Pode ser, mas não é bem isso que me dizem meus amigos da ilha. A ideia de um ser sozinho é para eles bastante insólita. Não há sociedade que dispense socialidade. Há sempre algo a nos acompanhar. Mesmo que não os vejamos, espíritos, almas, encantados, caboclos — e , por que não?, um vírus — estão por aí, ao nosso lado. Negar isso é como negar a própria possibilidade de vida. Ao cuidarmos de toda comunidade (entre humano e outros-que-humanos, para usar um jargão de certa literatura) é que cuidamos de nós, é como nos mantemos vivos.

Dia dez de abril é Sexta-feira da Paixão, dia que antecede o Sábado de Aleluia, quando se coloca fim a Quaresma e se começa um tempo novo, o renascimento do Domingo de Páscoa. Especialistas preveem este como sendo a época do início da subida do pico da curva epidemiológica em São Paulo e outras cidades mais afetadas. Ainda que o papa tenha “cancelado” a Semana Santa, orientando aos fiéis para que não comunguem a Páscoa comunitariamente, tenho minhas dúvidas que na ilha sigam esse novo preceito. São mestres na desobediência daquilo que fere sua ética de cuidado e de obrigações. Disso já saberemos. De minha parte, imagino-os, na sexta-feira reunidos em família nos terreiros do entre casas, após o jejum de alimentos e de palavras, trocando presentes, comida; renovando e fortalecendo laços. Imagino-os no sábado saindo para despejar no rio o que sobrou da comida do dia anterior para alimentar os peixes e, logo em seguida, observarem a aleluia despontando no céu (um fenômeno óptico que nunca fui capaz de enxergar, que ocorre por volta das dez horas da manhã e produz o efeito da lua dançando em torno do sol).

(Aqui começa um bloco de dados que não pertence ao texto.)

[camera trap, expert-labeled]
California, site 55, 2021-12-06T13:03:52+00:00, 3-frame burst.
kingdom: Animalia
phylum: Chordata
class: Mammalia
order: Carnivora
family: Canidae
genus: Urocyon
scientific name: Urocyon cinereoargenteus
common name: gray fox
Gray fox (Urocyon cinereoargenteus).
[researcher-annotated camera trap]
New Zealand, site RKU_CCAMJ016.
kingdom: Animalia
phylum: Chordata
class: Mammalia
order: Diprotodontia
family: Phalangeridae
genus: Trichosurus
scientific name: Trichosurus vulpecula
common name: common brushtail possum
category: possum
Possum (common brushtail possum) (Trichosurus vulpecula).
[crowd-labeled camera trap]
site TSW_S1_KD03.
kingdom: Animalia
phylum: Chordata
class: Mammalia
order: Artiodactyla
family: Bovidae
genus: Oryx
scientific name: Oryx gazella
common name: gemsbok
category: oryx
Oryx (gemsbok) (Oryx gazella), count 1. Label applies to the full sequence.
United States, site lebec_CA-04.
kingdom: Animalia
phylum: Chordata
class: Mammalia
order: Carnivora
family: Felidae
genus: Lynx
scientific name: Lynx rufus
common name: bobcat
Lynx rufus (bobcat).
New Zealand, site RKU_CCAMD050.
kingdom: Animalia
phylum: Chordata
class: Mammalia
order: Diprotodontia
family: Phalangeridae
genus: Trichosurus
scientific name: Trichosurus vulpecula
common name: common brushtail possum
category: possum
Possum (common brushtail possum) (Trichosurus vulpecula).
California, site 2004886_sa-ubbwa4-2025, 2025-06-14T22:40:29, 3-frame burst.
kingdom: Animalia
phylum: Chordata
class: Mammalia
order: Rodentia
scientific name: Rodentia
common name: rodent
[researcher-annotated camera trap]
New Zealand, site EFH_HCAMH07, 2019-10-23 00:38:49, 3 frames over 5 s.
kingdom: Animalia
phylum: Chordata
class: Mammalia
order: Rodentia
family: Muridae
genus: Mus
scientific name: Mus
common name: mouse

Volto a imagem da brincadeira do jogo de bola no vídeo que me foi enviado de sua Quaresma-quarentena. Definitivamente, uma casa na ilha não é o mesmo que uma casa em São Paulo. Aqui, entre paredes, nossos fantasmas são outros. Talvez a nuvem virótica chegue até eles através (não de um disco voador, mas) dos paquetes dos jovens que vão trabalhar nas firmas de agronegócio para abastecer de frutas nosso comércio essencial. Talvez, espero sinceramente que não. Mas sabem que tudo é possível: não sem custo, susto e diante do virus, a vida sempre se faz mesmo é na enfrentância. Desde sua terra e de sua casa-ilha, minha aposta é a de que aprenderemos muito mais com eles do que eles conosco. Sobre cuidado, sobre lidar com evidências, sobre como manter a vida, sobre indeterminação, sobre recomeços.

E eu, daqui de São Paulo, nunca desejei tanto estar ilhada como agora.

[Este texto foi escrito no dia dois de abril, portanto, durante a Semana das Dores: a que antecede, segundo o calendário litúrgico da Igreja Católica, a Semana Santa. De lá para cá (o dia em que estamos publicando este texto, Domingo de Páscoa), muito se passou na ilha. Optei, contudo, em respeitar o tempo do que foi escrito. Registro apenas que, até onde sabem, o vírus ainda não chegou até eles. No invisível, acharam por bem reabrir os cordões de penitência que, como de praxe, se encerrou com o cantar de um galo na madrugada da Sexta-Feira da Paixão. Cearam juntos, trocaram presentes, alimentaram os peixes e observaram no céu a aleluia, apontando o começo de um novo ciclo]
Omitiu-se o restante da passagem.